In December 2016, Mark Meadows, then a representative from North Carolina, was gearing up for his new gig as the head of the House Freedom Caucus. He and his fellow far-right partisans had enjoyed a wild rumpus during the Obama years, banging away not only at the Democratic president but also at Republican congressional leaders seen as too prone to compromise and collaboration. Mr. Meadows rose to prominence as the man who effectively drove out John Boehner, the Republican House speaker, the year before.
So, with Republicans prepping for unified control of the government, I called Mr. Meadows to ask how he saw his group’s mission, and how he anticipated dealing with a heavy-handed president from his own party. Whether we were talking policy or a broader concern such as “executive overreach” — one of the Freedom Caucusers’ favorite charges against Barack Obama — things could get pretty sticky pretty quickly with Mr. Trump, I noted.
“Certainly it’s easier to fight the president when it’s someone from the opposing party,” Mr. Meadows allowed at the time. But to be taken seriously, the caucus couldn’t change its values based on which party occupied the Oval Office. That would be “hypocritical,” he said. “To stay true to conservative principles, we’ve got to fight for that whether it’s President Obama in the White House or President Trump.”
We all know how that high-mindedness played out with the Freedom Caucus, and most vividly for Mr. Meadows.

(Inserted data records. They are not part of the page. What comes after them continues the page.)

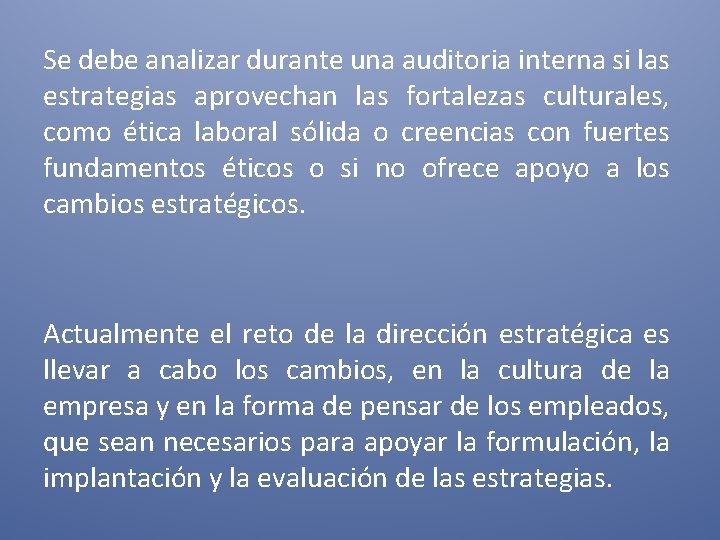 Se debe analizar durante una auditoria interna si las estrategias aprovechan las fortalezas culturales, como ética laboral sólida o creencias con fuertes fundamentos éticos o si no ofrece apoyo a los cambios estratégicos.

Actualmente el reto de la dirección estratégica es llevar a cabo los cambios, en la cultura de la empresa y en la forma de pensar de los empleados, que sean necesarios para apoyar la formulación, la implantación y la evaluación de las estrategias.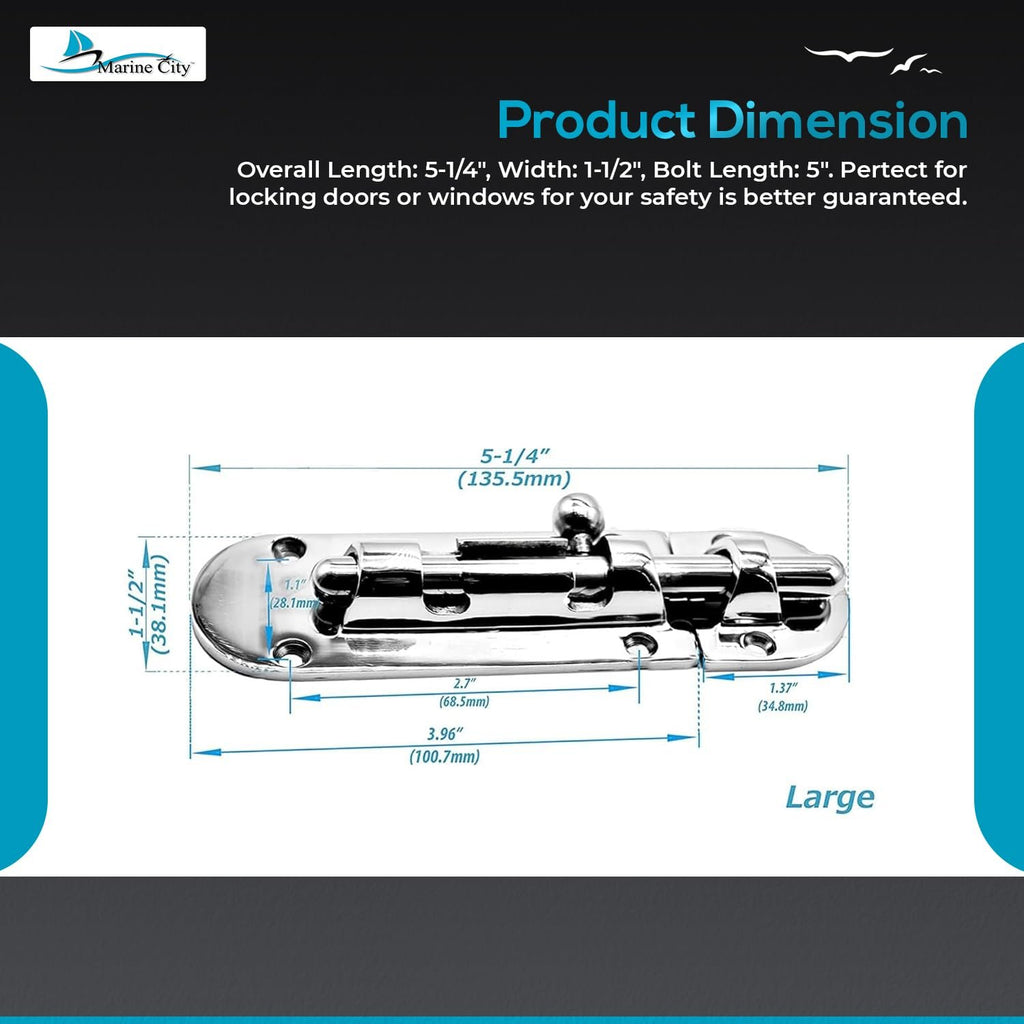 Marine City

Product Dimension

Overall Length: 5-1/4", Width: 1-1/2", Bolt Length: 5". Pertect for locking doors or windows for your safety is better guaranteed.

5-1/4″
(135.5mm)

1-1/2″
(38.1mm)

1.1″
(28.1mm)

2.7″
(68.5mm)

1.37″
(34.8mm)

3.96″
(100.7mm)

Large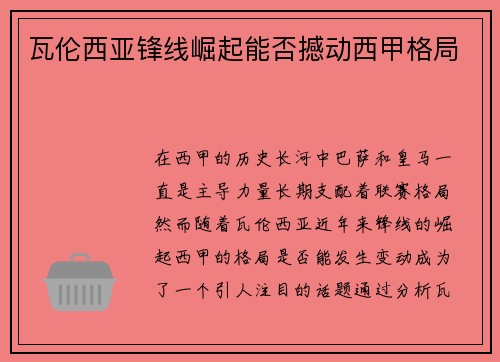 瓦伦西亚锋线崛起能否撼动西甲格局

在西甲的历史长河中巴萨和皇马一直是主导力量长期支配着联赛格局然而随着瓦伦西亚近年来锋线的崛起西甲的格局是否能发生变动成为了一个引人注目的话题通过分析瓦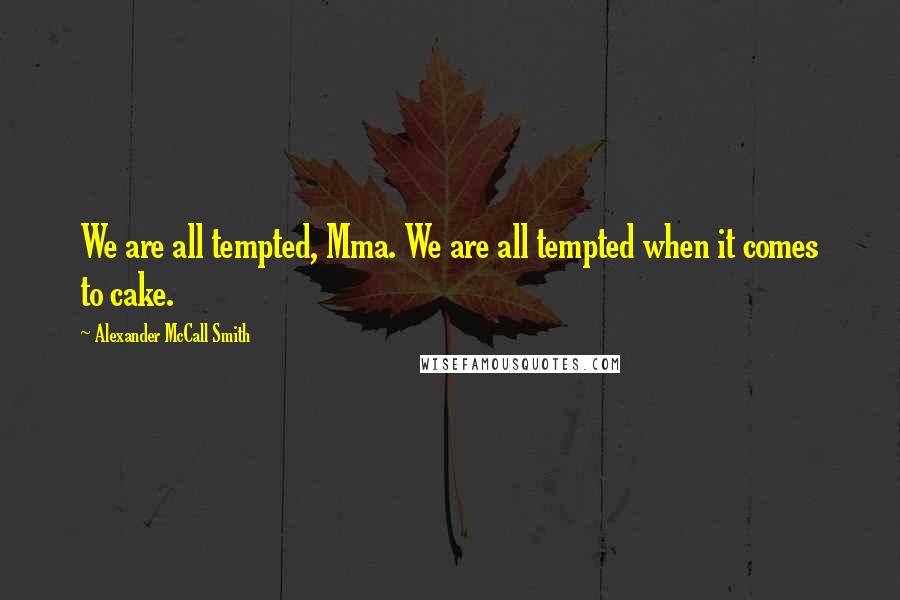 We are all tempted, Mma. We are all tempted when it comes to cake.

~ Alexander McCall Smith

WISEFAMOUSQUOTES.COM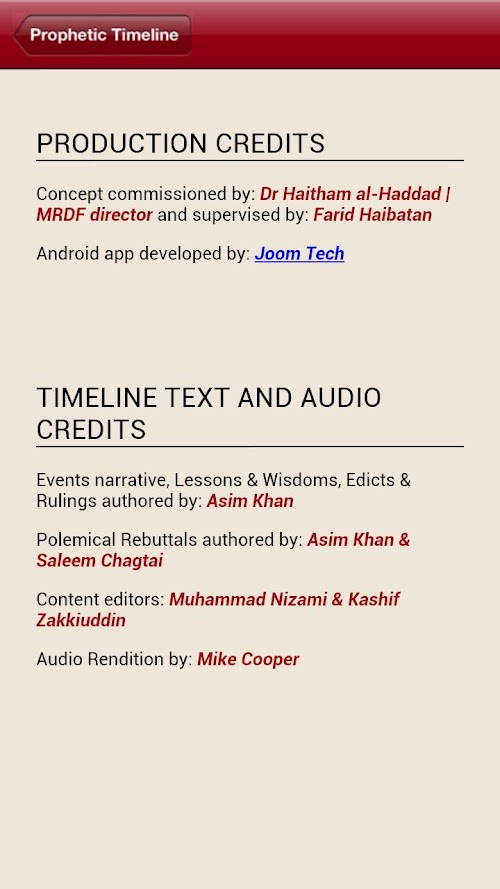 Prophetic Timeline

PRODUCTION CREDITS

Concept commissioned by: Dr Haitham al-Haddad | MRDF director and supervised by: Farid Haibatan

Android app developed by: Joom Tech

TIMELINE TEXT AND AUDIO CREDITS

Events narrative, Lessons & Wisdoms, Edicts & Rulings authored by: Asim Khan

Polemical Rebuttals authored by: Asim Khan & Saleem Chagtai

Content editors: Muhammad Nizami & Kashif Zakkiuddin

Audio Rendition by: Mike Cooper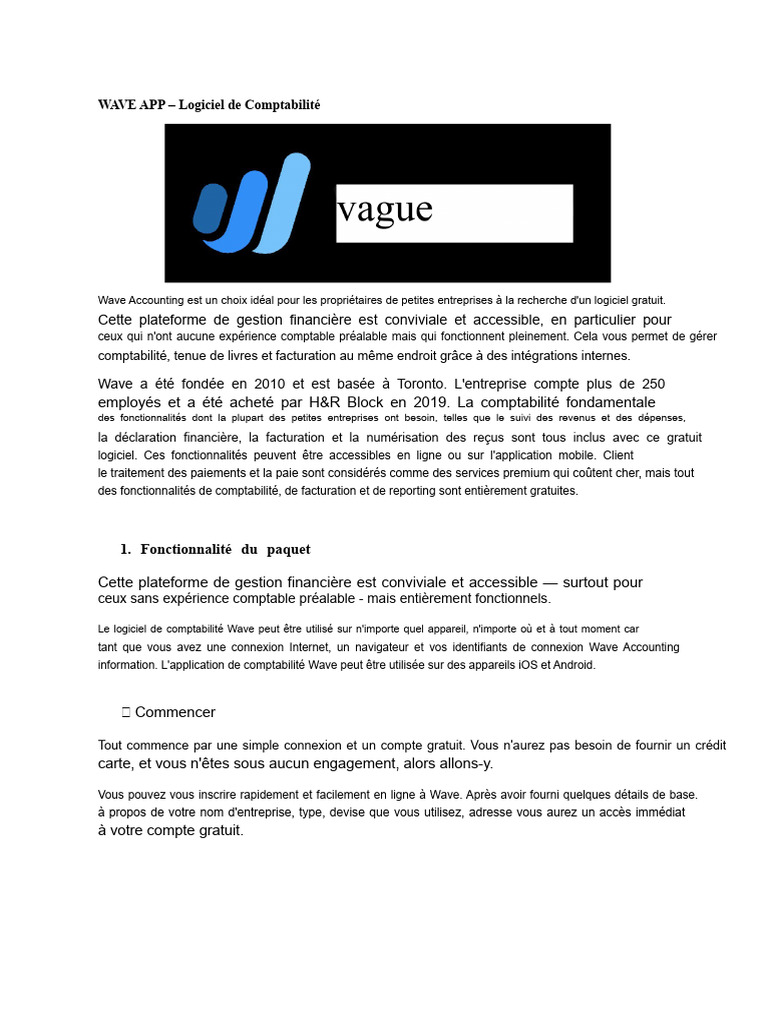 WAVE APP – Logiciel de Comptabilité

vague

Wave Accounting est un choix idéal pour les propriétaires de petites entreprises à la recherche d'un logiciel gratuit. Cette plateforme de gestion financière est conviviale et accessible, en particulier pour ceux qui n'ont aucune expérience comptable préalable mais qui fonctionnent pleinement. Cela vous permet de gérer comptabilité, tenue de livres et facturation au même endroit grâce à des intégrations internes.

Wave a été fondée en 2010 et est basée à Toronto. L'entreprise compte plus de 250 employés et a été acheté par H&R Block en 2019. La comptabilité fondamentale des fonctionnalités dont la plupart des petites entreprises ont besoin, telles que le suivi des revenus et des dépenses, la déclaration financière, la facturation et la numérisation des reçus sont tous inclus avec ce gratuit logiciel. Ces fonctionnalités peuvent être accessibles en ligne ou sur l'application mobile. Client le traitement des paiements et la paie sont considérés comme des services premium qui coûtent cher, mais tout des fonctionnalités de comptabilité, de facturation et de reporting sont entièrement gratuites.

1. Fonctionnalité du paquet

Cette plateforme de gestion financière est conviviale et accessible — surtout pour ceux sans expérience comptable préalable - mais entièrement fonctionnels.

Le logiciel de comptabilité Wave peut être utilisé sur n'importe quel appareil, n'importe où et à tout moment car tant que vous avez une connexion Internet, un navigateur et vos identifiants de connexion Wave Accounting information. L'application de comptabilité Wave peut être utilisée sur des appareils iOS et Android.

Commencer

Tout commence par une simple connexion et un compte gratuit. Vous n'aurez pas besoin de fournir un crédit carte, et vous n'êtes sous aucun engagement, alors allons-y.

Vous pouvez vous inscrire rapidement et facilement en ligne à Wave. Après avoir fourni quelques détails de base. à propos de votre nom d'entreprise, type, devise que vous utilisez, adresse vous aurez un accès immédiat à votre compte gratuit.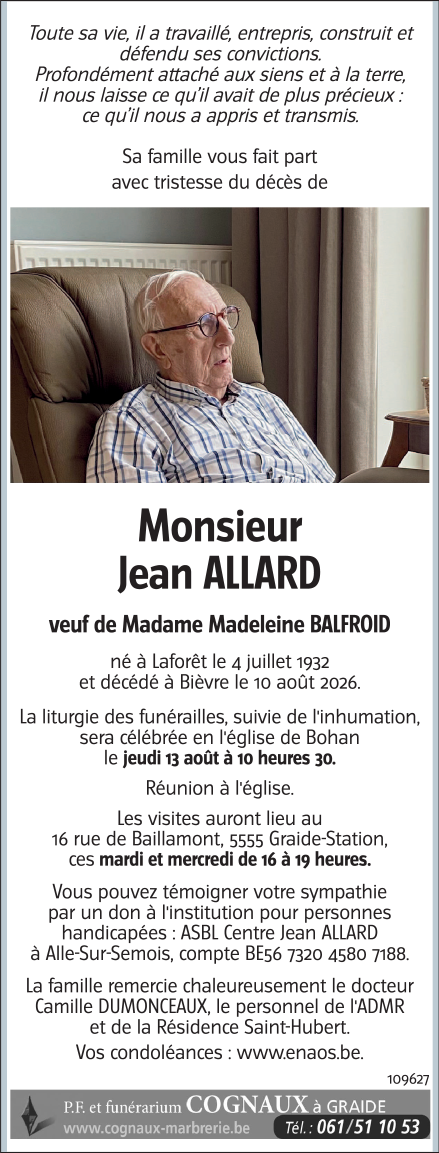 Toute sa vie, il a travaillé, entrepris, construit et défendu ses convictions.
Profondément attaché aux siens et à la terre, il nous laisse ce qu'il avait de plus précieux : ce qu'il nous a appris et transmis.

Sa famille vous fait part avec tristesse du décès de

Monsieur
Jean ALLARD

veuf de Madame Madeleine BALFROID

né à Laforêt le 4 juillet 1932 et décédé à Bièvre le 10 août 2026.

La liturgie des funérailles, suivie de l'inhumation, sera célébrée en l'église de Bohan le jeudi 13 août à 10 heures 30.

Réunion à l'église.

Les visites auront lieu au 16 rue de Baillamont, 5555 Graide-Station, ces mardi et mercredi de 16 à 19 heures.

Vous pouvez témoigner votre sympathie par un don à l'institution pour personnes handicapées : ASBL Centre Jean ALLARD à Alle-Sur-Semois, compte BE56 7320 4580 7188.

La famille remercie chaleureusement le docteur Camille DUMONCEAUX, le personnel de l'ADMR et de la Résidence Saint-Hubert.

Vos condoléances : www.enaos.be.

109627

P.F. et funérarium COGNAUX à GRAIDE
www.cognaux-marbrerie.be Tél. : 061/51 10 53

It’s not simply that he rolled over and became a Trumpian lap dog, like so many congressional conservatives. In March 2020, he left the House to become the White House chief of staff. And following Mr. Trump’s re-election defeat that November, Mr. Meadows threw himself with Rudy Giuliani-esque gusto into Trumpworld’s scheme to overturn the results. He wound up being held in criminal contempt of Congress, and later, criminally indicted in not one but two states. Whatever the ultimate disposition of his legal troubles, Mr. Meadows’s reputation has been shredded and set on fire, personally and professionally.
What’s the lesson, beyond not trying to help steal an election?
As Mr. Meadows acknowledged, leading the charge against a president from the opposing party is easy. Figuring out how to support a president from your own party yet also hold him accountable — all while not abandoning your core principles — can be wicked hard. With someone like Mr. Trump, who is all about pushing boundaries, avoiding accountability and bending every aspect of the government to his will, the work is that much harder.
Heading into the first Trump term, Mr. Meadows may well have been lying about his vision for the Freedom Caucus, to me or at least to himself. But Republicans back then weren’t prepared for the high price of putting their fealty to Mr. Trump above all else.
That picture is far clearer now, for them and for the rest of us. For the next couple of years, our system of checks and balances will rest heavily on Republican lawmakers’ ability to walk a tricky line between loyalty and independence. It will at times be excruciating. Mr. Trump will see to that. But, like Mr. Manchin, we should all be rooting for them to succeed.